The internet is evolving at a breakneck pace. As new business models, new buisnesses, new display models, new UI elements and new languages crop up, older sites are redesigned, replaced or relegated to non-existence by darwinian market forces. What is there now bears little resemblance to what was there a year ago, and likely little resemblance to what will be there a year from now. This evolution is of tremendous social, scientific and cultural significance.
Do I believe that documenting this growth and evolution trumps the overextended copyright argument presented by the plaintiff in this case? Yes, I do. The plaintiff had no reasonable expectation of privacy where the public website was concerned. The information was placed in what amounts to a public space, with no access controls and no barriers to public navigation.
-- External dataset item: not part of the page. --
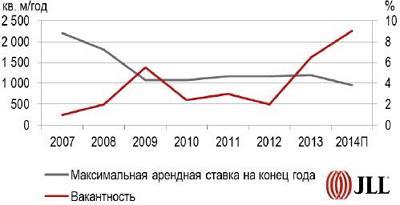 Арендные ставки и вакантность на рынке торговой недвижимости Киева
To assert then, that the IA was acting inapproriately to document the state of the public portion of that site is patently absurd.
Now, to your other points...
We aren't discussing Joe User's website, we are discussing a website developed and deployed by a corporation at some expense with the express purpose of giving them a 'web presence'. Many jurisdictions will now permit the argument of publication where an agency has spent time and money to make information available to an audience. The expense and resources expended to make it available to the public presuppose an intent and desire that it be seen and consumed by the public. Further, the case in question references the DMCA, and specifically, a means to bypass security measures to prevent copying. That clause of the DMCA (and arguably the whole the whole law) applies _specifically_ to published media.
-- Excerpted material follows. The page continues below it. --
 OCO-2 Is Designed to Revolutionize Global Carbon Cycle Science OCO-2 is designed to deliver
Regardless, flyers distributed in a parking lot or on a public bulletin board also carry all of the assumptions needed to carry the rest of my argument. The 'provider' of such information has no control over the future use or reference to those fliers in an educational, historical or editorial context.
Again, free speech is only a peripheral issue here. Fair use doctrine is as much, or more a limitation of copyright as it is a defense of the first ammendent. While first ammendment protections have been used to DEFEND fair use in the past, it does not necessarily follow that all questions relating to fair use are also first ammendment challenges. At question here is the IA's right to
I've been wondering if the issue isn't simpler than all of this legal wrangling? What I mean is that, whatever has happened all throughout history, we only have 1) evidence of things through artifacts, interpreted by those who find and study them, and 2) the written word, by those who research, then try to wrap up "facts" in a coherant package.
Technology such as the internet archive now exists to automatically, systematically, and rather thoroughly store very specific artifacts (old web pages). These artifacts happen to also be the written word. The complication is that much of that written word (that the legal system and corporations care about) is propaganda which, by its very nature, is not 100% true. What is true from a historical perspective, though, is that it existed as a part of the Internet/WWW which, in turn, is a huge part of our society and culture.
So do we view it in the context of an accurate historical representation of a body of knowledge that existed at a given snapshot of time, which is a decent encapsulated version of "truth," which is theoretically what a good justice system should be rooted in? Or, do we blatantly use outmoded, weasel-ish legal wranglings to suppress what is, indeed, truth that is relevant to deciding a given court case?
If we choose the latter, what does that say about the integrity of our justice system?